Adam plays a variety of Yamaha drums, favoring a Maple Custom Absolute kit for studio work and an Oak Custom Absolute kit for the road. "The Maple Custom Absolute kit is super-flexible," he notes. "I wanted an old-school feel, and it has that. Yamaha made me a 20x20x14 bass drum that's perfect--I rarely have to tune it. And they just made me a 16x16 floor tom that just sounds killer."
“ The nice thing about Yamaha kits is that they're really consistent. They all sound good. ”
He's just as happy with his oak kit: "I've used those drums a lot at this point. I backlined Yamaha's oak kits over three or four years with Jack and other artists. They always sound incredible. The nice thing about Yamaha kits, particularly the oak drums, is that they're really consistent. They all sound good."
Different woods handle different frequencies better, Topol observes. "And I think that's one of the cool things Yamaha keys into. I notice a lot of the Yamaha artists mix up the woods. Like at Bonnaroo, we got to play right before Pearl Jam, and I noticed Matt Cameron had an oak bass drum and birch toms. Wood definitely has a lot to do with it. It makes you respond a certain way, play a certain way."
Topol also had the opportunity to create his own snare at Yamaha's facility in Japan. "It was amazing," he says. "I brought in a Meters record and said, 'I want it to sound like that.' And they made me a snare that sounded like that! Seeing the whole process, hand-picking the wood, putting it in the machine, rolling on the color and picking out the hardware--it was the experience of a lifetime!"

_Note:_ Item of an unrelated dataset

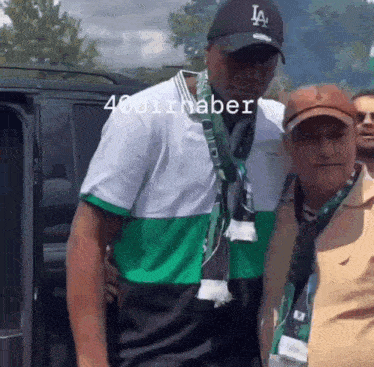 a man in a la hat stands next to another man in a green and white shirt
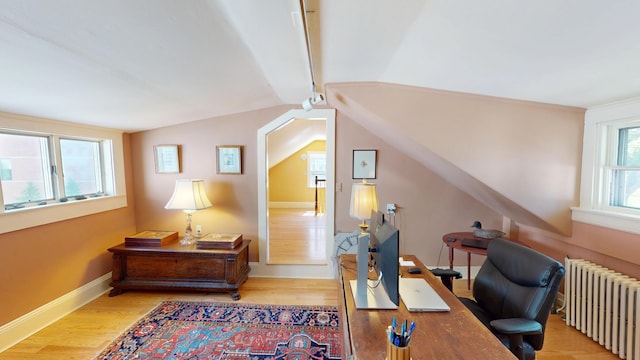 12 Center St, Machias, ME 04654 - home office featuring radiator heating unit, wood finished floors, and lofted ceiling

Though Jack Johnson is currently on hiatus, Adam is still on the go with other recording and touring commitments, including Culver City Dub Collective, a dub/ska collaboration with the grandson of actor Franchot Tone. "We opened for Jack on the last half of the Sleep Through the Static tour," he says. "I'm also going back on the road with a singer-songwriter named Mason Jennings, who's on Jack's label, Brushfire Records. And I just finished two more tracks for a new Piers Faccini record. I think I'll be busy until next year!"